Statistical analysis was performed on a data set consisting of 145 small and medium sized European companies. 67 of these companies were offline bookstores, 43 offline textile retailers and 35 were online retailers. Studying the key financial figures of the companies it was found that over the five years from 2008 to 2012 Internet retailers displayed the highest return on assets followed by bookstores and textile retailers displayed the lowest values of ROA. While the internet retailers in the study had the highest fluctuations in the profitability, they consistently outperformed the brick-and-mortar section over the five year time span of the study.

Analyzing the variances of the ROA values between the different industry branches using the F-test revealed that the differences in profitability between online and offline retailers are statistically significant at a 95 percent confidence interval.

Correlation analyses performed between return on assets and other key financial indicators revealed that between the two determinants of ROA, earnings and total assets, earnings correlated strongly with ROA, displaying a correlation coefficient of 0,49 while the correlation coefficient between total assets and ROA was insignificant at -0,06. Correlation coefficients for other financials and ROA turned out to be insignificant being 0,04 for number of employees, -0,05 for tangible fixed assets, -0,04 for current assets, 0,04 for working capital and zero for shareholders' funds.

Due to the weak correlations between return on assets and other financials, a regression model was created in an attempt to explain the differences in profitability with a combination of other variables. The financial indicators included as explaining variables in the regression model were number of employees, shareholders' funds, current assets and tangible fixed assets. The resulting coefficient of determination of the model turned out to be insignificant at 0,008 and

as a result the regression model was rejected as a way to explain the differences in profitability.

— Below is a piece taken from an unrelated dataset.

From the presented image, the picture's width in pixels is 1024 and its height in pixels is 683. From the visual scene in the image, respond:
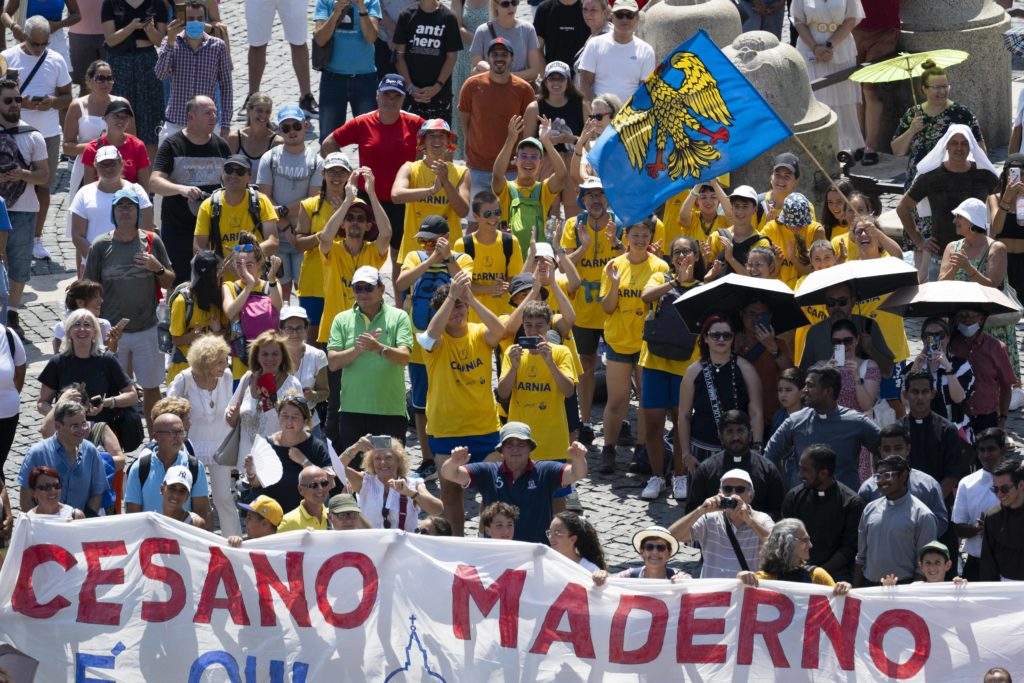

The results of the statistical analyses lead to the conclusion that while there are statistically significant differences in the profitability of online and offline retailers, these differences could not be explained purely based on financial data. These findings are in line with previous research and suggest that the profitability of online retailers is not a result of online retailing being inherently more profitable. It appears that the improved profitability is a result of including online business models into strategic decision making and integrating streamlined e-commerce solutions to business processes.

The results of this research conform with the results of previous research relating to the subject of profitability in online retailing and suggest that profitability gains can be made by implementing well thought out online business models into the strategy of the company. Further research on the subject could be conducted in the form of detailed case studies concentrating on the strategic decision making of online retailers from a profitability and sustainability perspective.